[Dovecot] Dovecot design-question
Hi everybody,
we're currently in the process of drafting our new mailserver-setup. Instead of a single-server-setup we'd like to have two equal servers behind a loadbalancer like LVS and shared mailhomes on NFS.
We'd like to use dovecot for POP/IMAP, dovecot-deliver as LDA.
It's probably the best idea to direct SMTP and POP/IMAP always to the same server behind the loadbalancer (because dovecot-deliver is used which updates indexes?)
If we think of a "active/passive" setup: dovecot index-files locally or on the nfs-share?
Is it possible to activate loadbalancing for SMTP in this environment if dovecot index-files are held locally on each machine (POP/IMAP is directed only to one of the two servers?)
Any comments welcome :-) Werner
Hi,
- It's probably the best idea to direct SMTP and POP/IMAP always to the same server behind the loadbalancer (because dovecot-deliver is used which updates indexes?)
like mentioned on the website, but "would it be possible without nasty errors" ?

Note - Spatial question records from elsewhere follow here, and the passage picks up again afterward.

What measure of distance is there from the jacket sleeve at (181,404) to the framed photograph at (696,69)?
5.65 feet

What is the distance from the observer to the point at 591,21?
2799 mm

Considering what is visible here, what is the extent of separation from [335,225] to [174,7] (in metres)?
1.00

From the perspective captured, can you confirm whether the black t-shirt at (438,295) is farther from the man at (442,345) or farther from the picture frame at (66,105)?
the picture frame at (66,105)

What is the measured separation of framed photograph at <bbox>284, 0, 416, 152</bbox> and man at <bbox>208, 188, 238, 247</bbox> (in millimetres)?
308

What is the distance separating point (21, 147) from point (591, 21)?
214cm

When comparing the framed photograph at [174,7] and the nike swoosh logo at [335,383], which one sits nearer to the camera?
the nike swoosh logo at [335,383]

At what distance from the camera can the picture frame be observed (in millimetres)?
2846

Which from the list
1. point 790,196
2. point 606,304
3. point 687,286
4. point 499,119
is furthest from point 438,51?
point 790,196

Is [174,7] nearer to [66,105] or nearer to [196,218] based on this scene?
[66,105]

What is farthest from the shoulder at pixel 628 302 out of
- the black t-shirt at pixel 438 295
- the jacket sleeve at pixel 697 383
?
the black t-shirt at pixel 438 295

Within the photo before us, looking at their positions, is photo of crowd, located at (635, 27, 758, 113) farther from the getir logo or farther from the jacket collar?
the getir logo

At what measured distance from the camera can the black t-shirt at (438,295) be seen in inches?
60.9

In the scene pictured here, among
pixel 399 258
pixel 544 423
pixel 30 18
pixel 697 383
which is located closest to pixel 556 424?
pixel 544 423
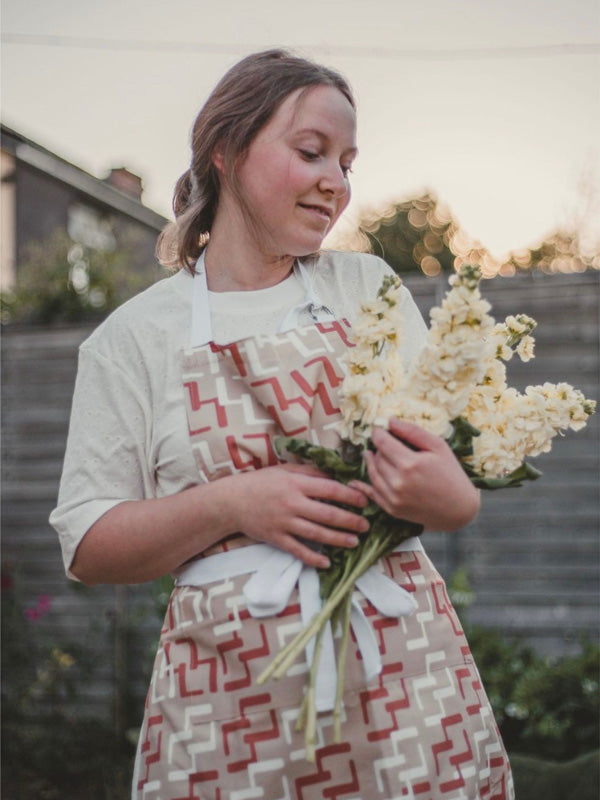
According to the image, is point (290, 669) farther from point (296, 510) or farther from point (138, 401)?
point (138, 401)

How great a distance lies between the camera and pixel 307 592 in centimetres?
149

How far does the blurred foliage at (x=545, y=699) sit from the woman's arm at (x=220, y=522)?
324 centimetres

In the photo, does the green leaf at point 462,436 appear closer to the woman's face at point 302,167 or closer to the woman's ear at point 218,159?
the woman's face at point 302,167

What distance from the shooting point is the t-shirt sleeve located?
162cm

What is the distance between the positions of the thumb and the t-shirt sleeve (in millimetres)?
477

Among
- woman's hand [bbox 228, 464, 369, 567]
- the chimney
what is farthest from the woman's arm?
the chimney

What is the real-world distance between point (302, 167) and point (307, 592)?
711 mm

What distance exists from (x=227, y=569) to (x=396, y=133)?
4.51 metres

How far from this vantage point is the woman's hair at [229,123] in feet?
5.46

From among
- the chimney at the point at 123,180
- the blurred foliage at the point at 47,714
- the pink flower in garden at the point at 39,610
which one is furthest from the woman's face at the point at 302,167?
the chimney at the point at 123,180

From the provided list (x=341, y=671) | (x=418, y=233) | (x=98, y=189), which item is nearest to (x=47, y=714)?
(x=341, y=671)

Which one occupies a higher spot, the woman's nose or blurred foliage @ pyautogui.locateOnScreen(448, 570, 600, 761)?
the woman's nose

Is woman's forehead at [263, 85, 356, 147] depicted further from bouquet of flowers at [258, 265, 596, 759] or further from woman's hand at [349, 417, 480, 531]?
woman's hand at [349, 417, 480, 531]

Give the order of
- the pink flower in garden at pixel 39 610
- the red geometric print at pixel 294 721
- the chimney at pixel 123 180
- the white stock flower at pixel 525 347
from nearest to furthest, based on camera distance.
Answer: the red geometric print at pixel 294 721, the white stock flower at pixel 525 347, the pink flower in garden at pixel 39 610, the chimney at pixel 123 180
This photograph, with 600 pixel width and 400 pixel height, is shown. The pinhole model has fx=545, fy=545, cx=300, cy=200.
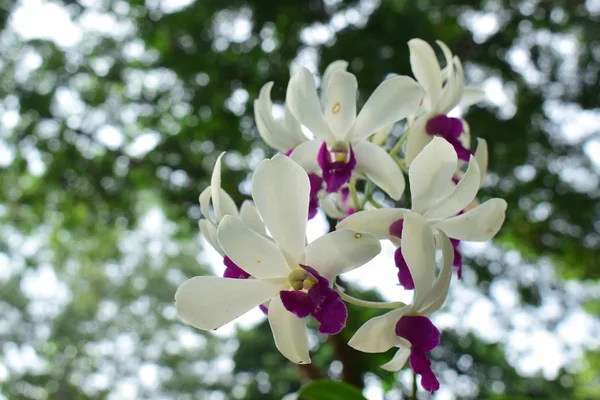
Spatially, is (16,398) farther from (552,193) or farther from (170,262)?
(552,193)

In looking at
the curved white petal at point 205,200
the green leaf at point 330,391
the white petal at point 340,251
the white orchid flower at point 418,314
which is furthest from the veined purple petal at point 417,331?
the green leaf at point 330,391

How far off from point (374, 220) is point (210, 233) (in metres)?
0.24

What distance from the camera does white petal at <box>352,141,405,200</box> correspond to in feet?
2.73

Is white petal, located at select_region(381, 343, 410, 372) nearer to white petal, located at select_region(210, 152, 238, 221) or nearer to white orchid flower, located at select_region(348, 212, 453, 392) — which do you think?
white orchid flower, located at select_region(348, 212, 453, 392)

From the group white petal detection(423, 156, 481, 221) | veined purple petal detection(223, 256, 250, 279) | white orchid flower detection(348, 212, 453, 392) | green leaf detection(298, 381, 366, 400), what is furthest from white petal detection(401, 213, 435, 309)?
green leaf detection(298, 381, 366, 400)

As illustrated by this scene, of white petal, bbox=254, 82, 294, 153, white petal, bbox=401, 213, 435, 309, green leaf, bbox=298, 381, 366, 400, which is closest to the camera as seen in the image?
white petal, bbox=401, 213, 435, 309

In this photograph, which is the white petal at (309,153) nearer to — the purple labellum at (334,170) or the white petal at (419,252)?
the purple labellum at (334,170)

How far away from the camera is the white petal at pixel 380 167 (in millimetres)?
833

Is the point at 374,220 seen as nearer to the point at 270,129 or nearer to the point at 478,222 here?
the point at 478,222

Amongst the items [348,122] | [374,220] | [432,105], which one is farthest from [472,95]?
[374,220]

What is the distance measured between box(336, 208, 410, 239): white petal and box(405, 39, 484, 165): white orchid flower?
0.17 metres

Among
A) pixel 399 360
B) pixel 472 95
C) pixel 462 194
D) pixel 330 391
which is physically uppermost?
pixel 462 194

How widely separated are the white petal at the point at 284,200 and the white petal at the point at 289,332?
0.08 m

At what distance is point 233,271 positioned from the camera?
0.78m
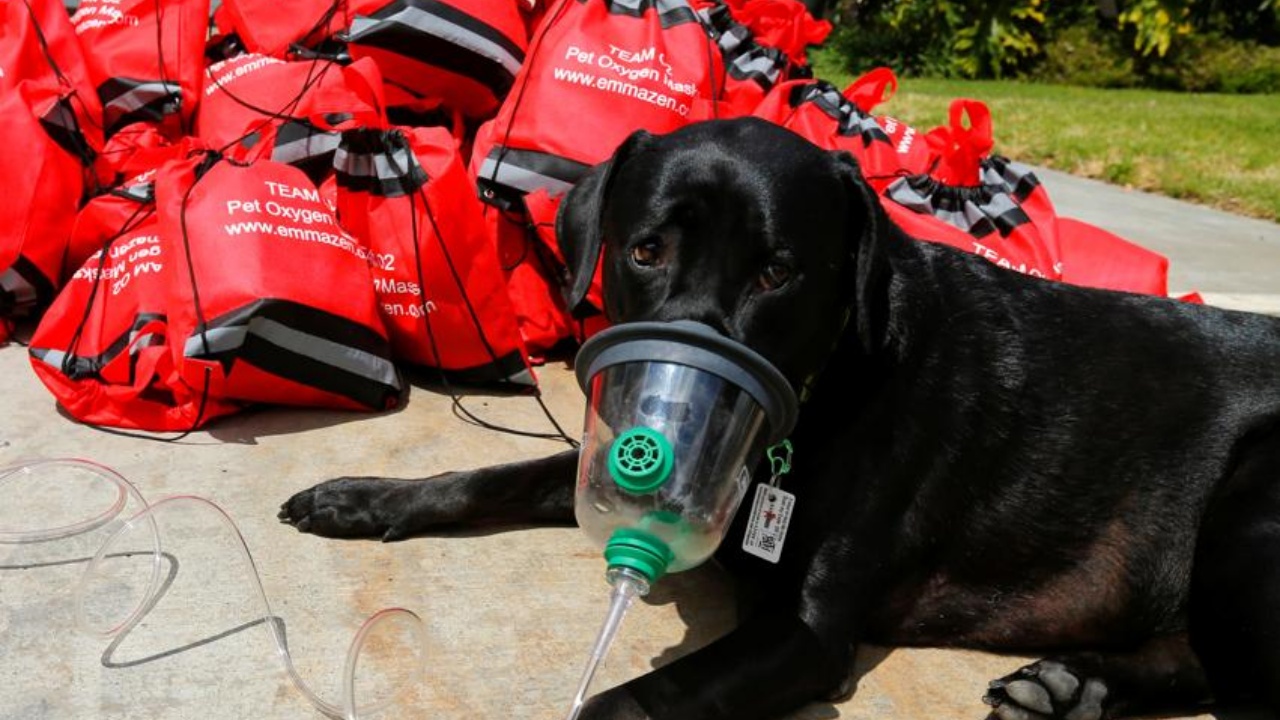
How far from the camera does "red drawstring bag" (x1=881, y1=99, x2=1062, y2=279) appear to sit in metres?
3.77

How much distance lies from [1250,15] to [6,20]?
1831 cm

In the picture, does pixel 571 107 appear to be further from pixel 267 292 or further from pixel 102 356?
pixel 102 356

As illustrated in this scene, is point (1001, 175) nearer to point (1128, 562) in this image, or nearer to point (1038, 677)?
point (1128, 562)

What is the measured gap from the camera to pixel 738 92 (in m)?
4.03

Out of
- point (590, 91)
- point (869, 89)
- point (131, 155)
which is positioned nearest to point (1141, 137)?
point (869, 89)

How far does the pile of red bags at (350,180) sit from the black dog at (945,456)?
0.71 m

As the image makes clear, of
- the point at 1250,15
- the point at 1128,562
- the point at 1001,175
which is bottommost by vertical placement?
the point at 1250,15

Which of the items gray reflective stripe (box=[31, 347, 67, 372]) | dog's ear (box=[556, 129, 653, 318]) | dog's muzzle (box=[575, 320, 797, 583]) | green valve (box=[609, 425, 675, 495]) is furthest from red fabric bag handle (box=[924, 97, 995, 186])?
gray reflective stripe (box=[31, 347, 67, 372])

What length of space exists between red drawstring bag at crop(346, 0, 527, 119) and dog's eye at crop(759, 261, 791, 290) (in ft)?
6.32

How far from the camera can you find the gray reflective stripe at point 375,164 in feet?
11.5

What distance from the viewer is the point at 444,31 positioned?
12.3 ft

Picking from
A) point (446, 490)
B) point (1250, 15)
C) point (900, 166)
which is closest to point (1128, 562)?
point (446, 490)

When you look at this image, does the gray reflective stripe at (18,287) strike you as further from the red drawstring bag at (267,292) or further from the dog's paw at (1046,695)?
the dog's paw at (1046,695)

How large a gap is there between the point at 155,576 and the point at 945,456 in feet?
5.39
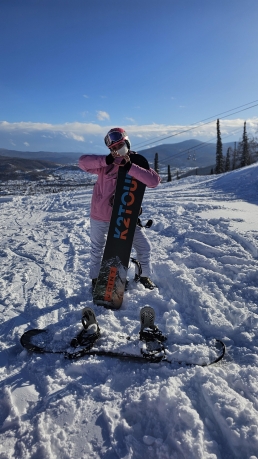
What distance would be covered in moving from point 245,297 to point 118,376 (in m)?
2.23

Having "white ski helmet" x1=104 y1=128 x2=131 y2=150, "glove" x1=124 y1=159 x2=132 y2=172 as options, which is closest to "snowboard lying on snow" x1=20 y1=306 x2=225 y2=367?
"glove" x1=124 y1=159 x2=132 y2=172

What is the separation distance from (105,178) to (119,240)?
911 mm

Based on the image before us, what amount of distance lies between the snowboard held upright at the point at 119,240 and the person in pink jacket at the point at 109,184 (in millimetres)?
140

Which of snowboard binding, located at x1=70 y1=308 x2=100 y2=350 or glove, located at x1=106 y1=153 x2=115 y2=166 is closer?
snowboard binding, located at x1=70 y1=308 x2=100 y2=350

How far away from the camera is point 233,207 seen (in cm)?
954

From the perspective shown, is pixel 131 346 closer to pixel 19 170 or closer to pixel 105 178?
pixel 105 178

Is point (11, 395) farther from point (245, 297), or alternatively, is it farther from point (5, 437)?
point (245, 297)

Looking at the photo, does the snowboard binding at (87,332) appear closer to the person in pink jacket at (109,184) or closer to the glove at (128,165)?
the person in pink jacket at (109,184)

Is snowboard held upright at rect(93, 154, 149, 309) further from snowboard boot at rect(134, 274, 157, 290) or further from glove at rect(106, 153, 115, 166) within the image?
snowboard boot at rect(134, 274, 157, 290)

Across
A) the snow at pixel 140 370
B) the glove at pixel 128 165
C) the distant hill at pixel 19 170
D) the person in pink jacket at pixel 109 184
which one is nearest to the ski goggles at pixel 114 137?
the person in pink jacket at pixel 109 184

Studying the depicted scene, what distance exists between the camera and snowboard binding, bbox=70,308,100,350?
10.0 feet

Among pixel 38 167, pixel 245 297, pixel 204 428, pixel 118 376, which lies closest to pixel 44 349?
pixel 118 376

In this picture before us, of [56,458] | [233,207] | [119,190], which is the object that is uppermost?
[119,190]

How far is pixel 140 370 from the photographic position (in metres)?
2.72
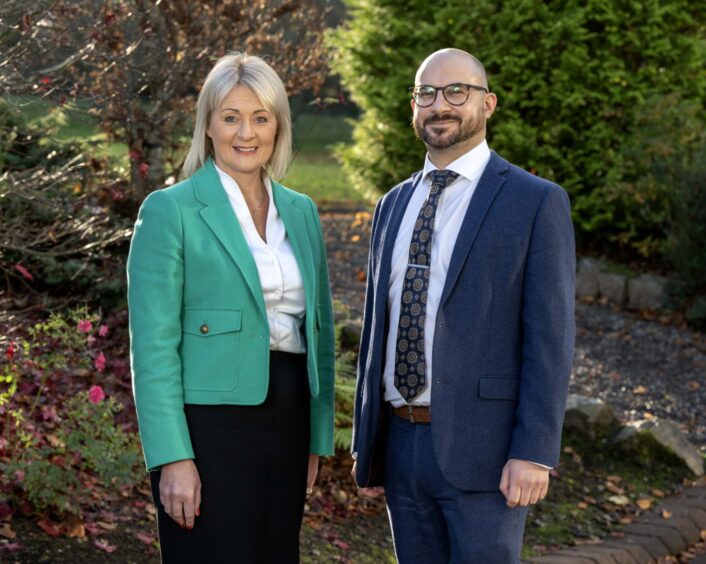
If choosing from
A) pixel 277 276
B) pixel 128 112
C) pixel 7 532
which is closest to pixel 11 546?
pixel 7 532

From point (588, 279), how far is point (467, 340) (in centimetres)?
771

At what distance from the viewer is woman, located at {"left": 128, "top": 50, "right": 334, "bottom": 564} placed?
3010 mm

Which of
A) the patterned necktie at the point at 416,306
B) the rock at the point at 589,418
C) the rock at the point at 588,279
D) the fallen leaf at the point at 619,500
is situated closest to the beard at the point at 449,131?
the patterned necktie at the point at 416,306

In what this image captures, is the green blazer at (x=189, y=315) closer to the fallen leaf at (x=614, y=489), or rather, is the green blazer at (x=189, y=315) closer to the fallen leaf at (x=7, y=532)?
the fallen leaf at (x=7, y=532)

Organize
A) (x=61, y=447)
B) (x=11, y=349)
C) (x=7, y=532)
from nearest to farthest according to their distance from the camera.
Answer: (x=11, y=349), (x=7, y=532), (x=61, y=447)

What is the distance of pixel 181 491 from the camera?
2.99m

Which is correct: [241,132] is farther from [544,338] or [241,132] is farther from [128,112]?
[128,112]

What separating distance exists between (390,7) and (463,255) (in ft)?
28.4

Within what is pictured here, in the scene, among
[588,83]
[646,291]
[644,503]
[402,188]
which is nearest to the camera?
[402,188]

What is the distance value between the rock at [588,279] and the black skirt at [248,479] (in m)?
7.71

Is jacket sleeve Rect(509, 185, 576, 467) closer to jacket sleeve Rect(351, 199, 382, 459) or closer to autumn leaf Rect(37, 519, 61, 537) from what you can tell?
jacket sleeve Rect(351, 199, 382, 459)

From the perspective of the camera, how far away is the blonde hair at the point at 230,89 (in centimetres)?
319

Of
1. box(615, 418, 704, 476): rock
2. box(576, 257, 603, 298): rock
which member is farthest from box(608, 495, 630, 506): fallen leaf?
box(576, 257, 603, 298): rock

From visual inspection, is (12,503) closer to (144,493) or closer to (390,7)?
(144,493)
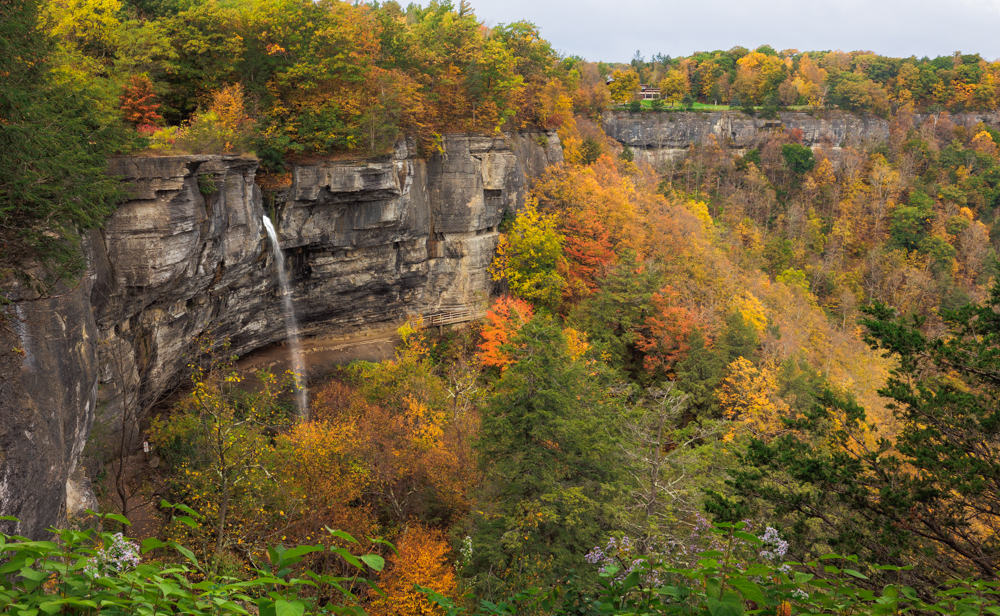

- If we think of a "active/passive" setup: dovecot index-files locally or on the nfs-share?
what's the better approach here?
thank you, Werner
On Thu, 2010-02-04 at 17:19 +0100, Werner wrote:
Hi,
- It's probably the best idea to direct SMTP and POP/IMAP always to the same server behind the loadbalancer (because dovecot-deliver is used which updates indexes?)
like mentioned on the website, but "would it be possible without nasty errors" ?
If both servers access index files at the same time, it's going to cause errors.
- If we think of a "active/passive" setup: dovecot index-files locally or on the nfs-share?
what's the better approach here?
active/passive is guaranteed to work at least. Or any setup where a user's indexes aren't accessed at the same time by two machines.
Hi,
- It's probably the best idea to direct SMTP and POP/IMAP always to the same server behind the loadbalancer (because dovecot-deliver is used which updates indexes?)
like mentioned on the website, but "would it be possible without nasty errors" ?
If both servers access index files at the same time, it's going to cause errors.
I'm currently running Tests for concurrent delivery via dovecot-deliver to a mailbox on a nfs-share with postal. And so far, i did not notice any problems when incoming SMTP is directed via LVS to two Mailservers which in parallel drop messages with dovecot-deliver to the users mailbox and updates dovecots index.files (btw. dovecot 1.2.10 in use, mail_nfs_storage = yes, mail_nfs_index = yes).
The only thing I've found so far:
Feb 16 17:33:46 cmx2 postfix/pipe[24221]: DD3F118A22A: to=<werner@example.com>, relay=dovecot, delay=3.4, delays=0.75/0/0/2.6, dsn=4.3.0, status=deferred (temporary failure. Command output: Internal error occurred. Refer to server log for more information. [2010-02-16 17:33:43])
This message was delivered in the next run to the users mailbox.
active/passive is guaranteed to work at least. Or any setup where a user's indexes aren't accessed at the same time by two machines.
We'd like to direct IMAP/IMAPS/POP/POPS/HTTP/HTTPS to one machine only but SMTP should be directed via LVS to both servers in parallel. And regarding to the mentioned tests - i assume this will work.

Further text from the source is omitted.